--- Dokumen Sumber ---
Puisi pendek karya Munadi Oke, ini melihat merdeka dari sisi pengamatannya. Tampaknya merdeka dalam perjalannya beraneka rasa. Ia penyair yang memiliki rasa itu. Penyair dengan kepekaan rasa yang tinggi akan nampak dalam tulisannya. Puisi pendek ini sebetulmya luas untuk dimaknai. Barisnya berisi, dan sederhana, namun ia memilih dengan tepat. Bait-baitnya beraneka pesan tak runtut. Seperti bait terakhirnya itu ia memutuskan bahwa kemerdekaan itu semu. (Rg Bagus Warsono. kurator di Himpunan Masyarakat Gemar Membaca)

Asro al Murthawy MERDEKA MENJELMA HANTU

Berikut ini puisi Asro Al Murthawy Dkm, penyair produktif asal Merangin Jambi. Asro telah banyak menulis puisi dan dikenal sebagai penggerak sastra di Merangin Jambi.

--- Data Sumber ---
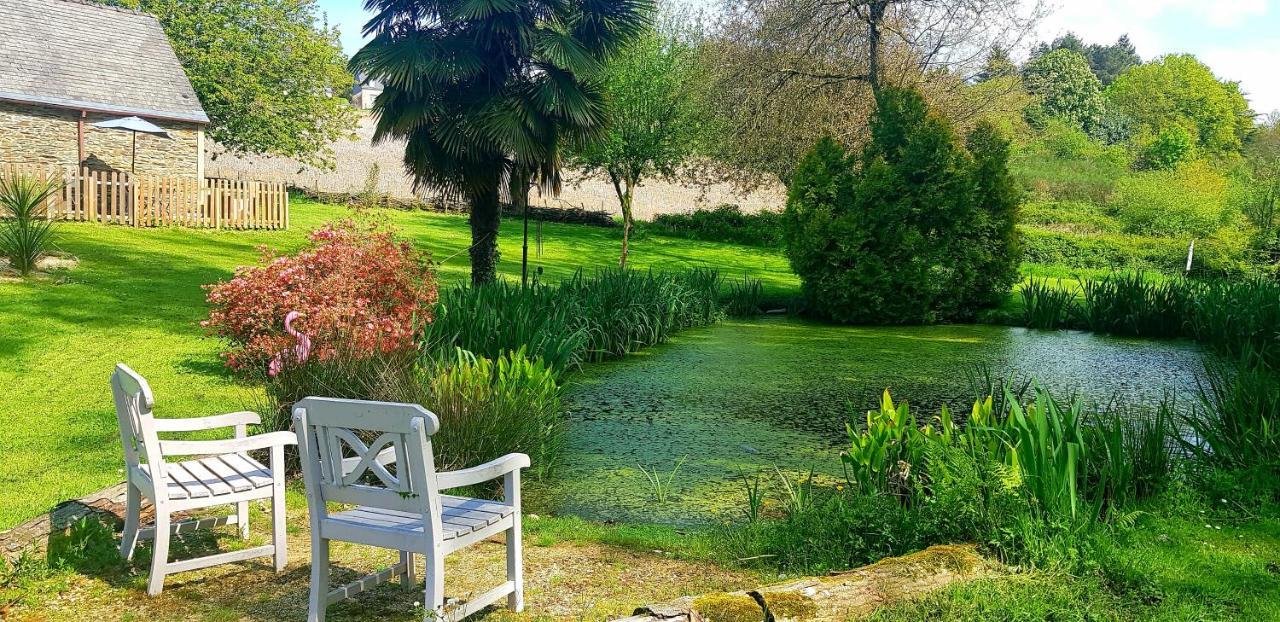 Le Vieux Moulin Gites - Detached Cottage With Garden Views And Pool Guégon Dış mekan fotoğraf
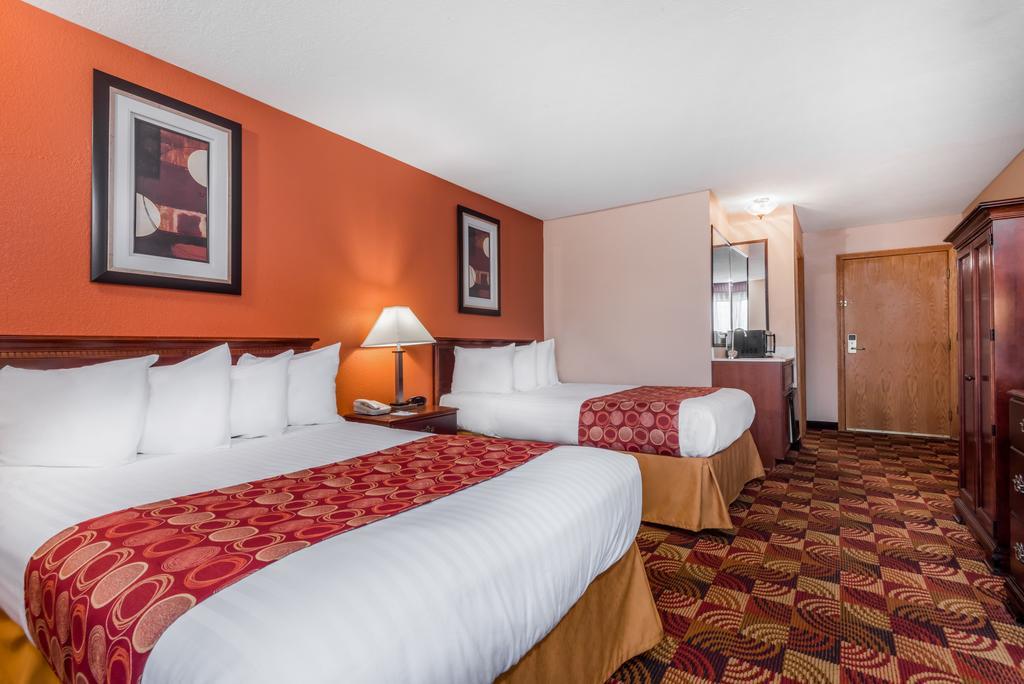 Baymont By Wyndham Plainfield/ Indianapolis Arpt Area Hotel Exterior photo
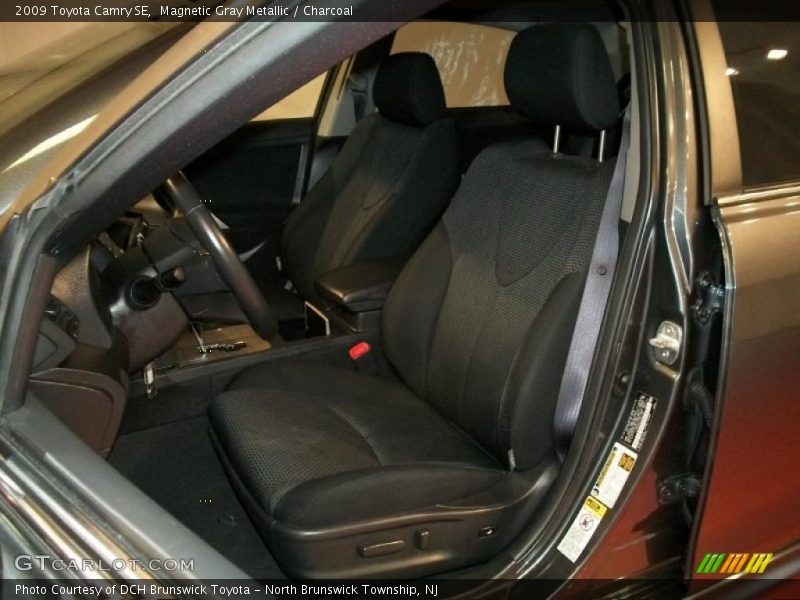 Magnetic Gray Metallic / Charcoal 2009 Toyota Camry SE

--- Butir Tugas ---
Kutip tanpa perubahan bagian dokumen sumber yang dimulai dari kata-kata "Asro al Murthawy MERDEKA" dan berhenti setelah "di Merangin Jambi.".

--- Jawaban Tugas ---
Asro al Murthawy MERDEKA MENJELMA HANTU

Berikut ini puisi Asro Al Murthawy Dkm, penyair produktif asal Merangin Jambi. Asro telah banyak menulis puisi dan dikenal sebagai penggerak sastra di Merangin Jambi.